Throughout her career, Sheenah has championed shared resource cores as strategic partners and knowledge management hubs, ensuring data provenance, educating users on data standards, and fostering transparency, reproducibility, and collaboration essential to the success of the modern scientific enterprise. A veteran member of the Association of Biomolecular Resource Facilities (ABRF), Dr. Mische remains active on advisory boards and continues to advocate for cores as strategic partners in data management and sharing.

Jack DiGiovanna

Jack DiGiovanna

Executive Data and AI leader in biopharma R&D & independent advisor

Jack is an executive leader, engineer at heart, and data nerd who has spent nearly 20 years building data ecosystems in biopharma and the national research infrastructure.
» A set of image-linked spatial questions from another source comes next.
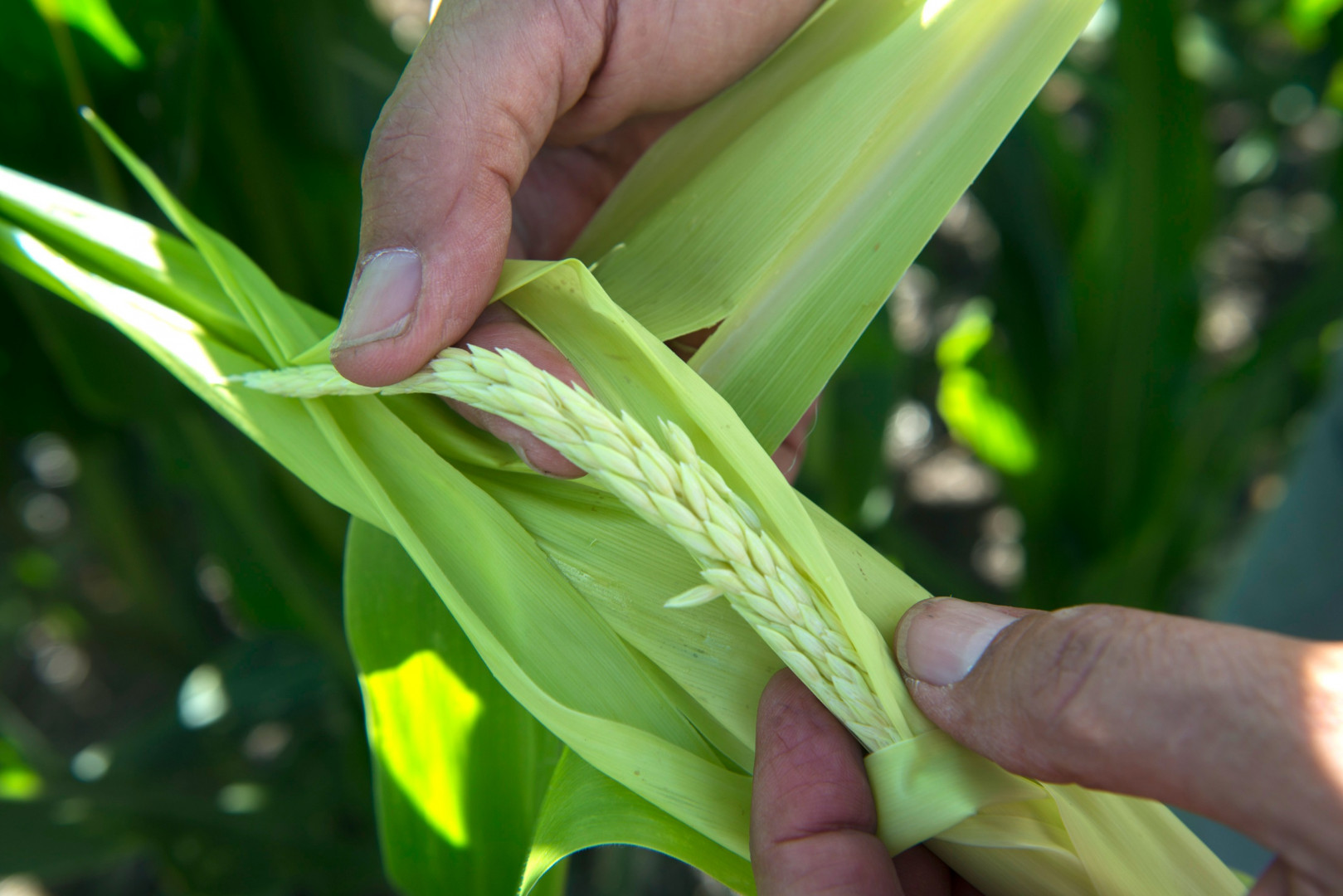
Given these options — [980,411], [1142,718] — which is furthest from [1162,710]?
[980,411]

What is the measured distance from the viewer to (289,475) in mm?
1331

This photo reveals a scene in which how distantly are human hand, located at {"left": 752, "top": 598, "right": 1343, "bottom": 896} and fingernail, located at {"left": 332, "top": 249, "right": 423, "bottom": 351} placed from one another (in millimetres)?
444

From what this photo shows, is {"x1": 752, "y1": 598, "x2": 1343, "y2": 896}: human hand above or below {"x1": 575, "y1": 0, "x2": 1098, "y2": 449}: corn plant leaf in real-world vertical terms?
below

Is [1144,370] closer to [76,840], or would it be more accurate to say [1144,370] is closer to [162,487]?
[76,840]

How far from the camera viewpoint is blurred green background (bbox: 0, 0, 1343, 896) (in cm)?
115

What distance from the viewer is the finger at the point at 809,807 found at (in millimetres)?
577

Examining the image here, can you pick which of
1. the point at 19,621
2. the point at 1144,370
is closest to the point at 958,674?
the point at 1144,370

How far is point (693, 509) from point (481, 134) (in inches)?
17.4

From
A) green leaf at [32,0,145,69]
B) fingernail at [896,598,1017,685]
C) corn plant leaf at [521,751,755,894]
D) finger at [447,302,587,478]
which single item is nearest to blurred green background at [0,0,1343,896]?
green leaf at [32,0,145,69]

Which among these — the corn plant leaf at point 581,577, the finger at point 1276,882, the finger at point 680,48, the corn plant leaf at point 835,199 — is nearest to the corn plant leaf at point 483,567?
the corn plant leaf at point 581,577

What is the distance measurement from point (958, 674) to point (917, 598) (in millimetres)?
87

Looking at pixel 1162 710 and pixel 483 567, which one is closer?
pixel 1162 710

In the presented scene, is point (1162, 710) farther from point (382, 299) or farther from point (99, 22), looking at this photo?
point (99, 22)

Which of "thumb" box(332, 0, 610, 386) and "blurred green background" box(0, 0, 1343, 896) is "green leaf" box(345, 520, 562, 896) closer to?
"thumb" box(332, 0, 610, 386)
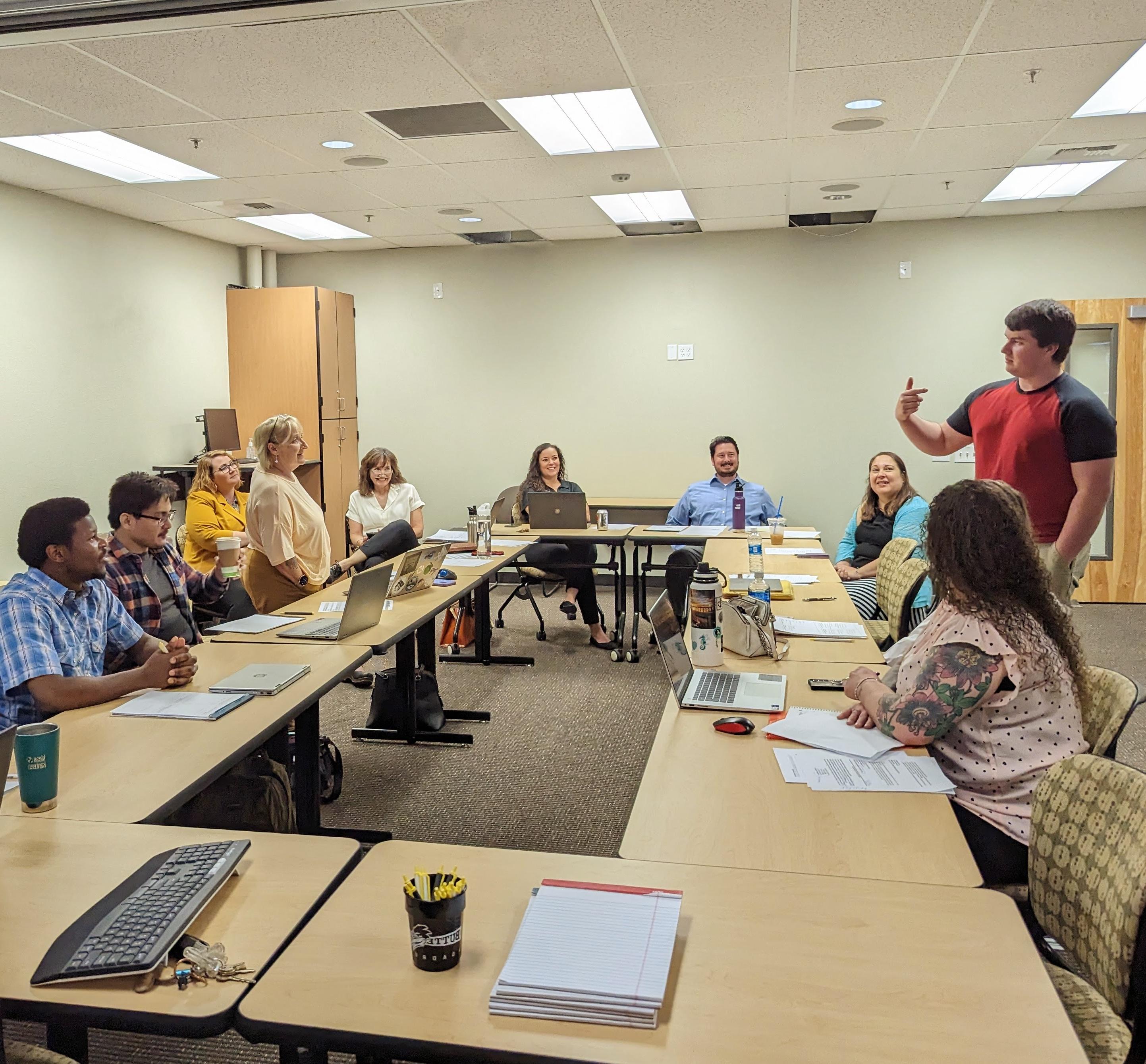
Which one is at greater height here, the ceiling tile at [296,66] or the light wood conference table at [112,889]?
the ceiling tile at [296,66]

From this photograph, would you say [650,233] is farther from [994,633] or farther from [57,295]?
[994,633]

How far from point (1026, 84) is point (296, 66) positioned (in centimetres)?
309

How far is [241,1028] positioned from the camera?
1191mm

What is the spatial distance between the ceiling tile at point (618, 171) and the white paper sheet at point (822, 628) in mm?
3032

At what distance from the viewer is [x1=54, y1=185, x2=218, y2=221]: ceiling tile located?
607 cm

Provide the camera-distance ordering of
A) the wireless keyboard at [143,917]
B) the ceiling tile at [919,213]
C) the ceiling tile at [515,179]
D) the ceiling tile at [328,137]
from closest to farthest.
A: 1. the wireless keyboard at [143,917]
2. the ceiling tile at [328,137]
3. the ceiling tile at [515,179]
4. the ceiling tile at [919,213]

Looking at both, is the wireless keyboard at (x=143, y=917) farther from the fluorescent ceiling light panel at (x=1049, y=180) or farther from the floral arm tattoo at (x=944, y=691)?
the fluorescent ceiling light panel at (x=1049, y=180)

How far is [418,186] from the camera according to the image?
604cm

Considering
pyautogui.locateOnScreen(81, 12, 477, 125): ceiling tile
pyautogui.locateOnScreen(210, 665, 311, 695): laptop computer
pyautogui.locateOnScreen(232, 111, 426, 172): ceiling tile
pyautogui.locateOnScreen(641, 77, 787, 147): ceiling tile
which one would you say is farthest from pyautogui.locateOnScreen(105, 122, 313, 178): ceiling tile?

His work focuses on making complex, regulated data accessible and usable across the stack and ensuring that technology and policy move forward hand in hand.
He has led scientific and data strategy for cloud‑based multi-omics platforms used across early drug discovery and basic research. He served as Principal Investigator for cloud ecosystems including the Cancer Genomics Cloud, CAVATICA, and NHLBI BioData Catalyst, and has been active in the NIH Cloud Platform Interoperability program. Over his career, he has designed and operated cloud data platforms, governance frameworks, and AI‑ready, FAIR data assets that support collaboration between biopharma, academic, and government partners, with a focus on interoperability and accessibility across diverse user personas.
As a mentor, he likes to work on real problems: messy data lifecycles, understanding incentives, and taking a product mindset. He is especially interested in data governance for AI/ML in R&D and helping people translate good technical ideas into systems that scientists will actually use, ultimately generating more impact for patients and their families.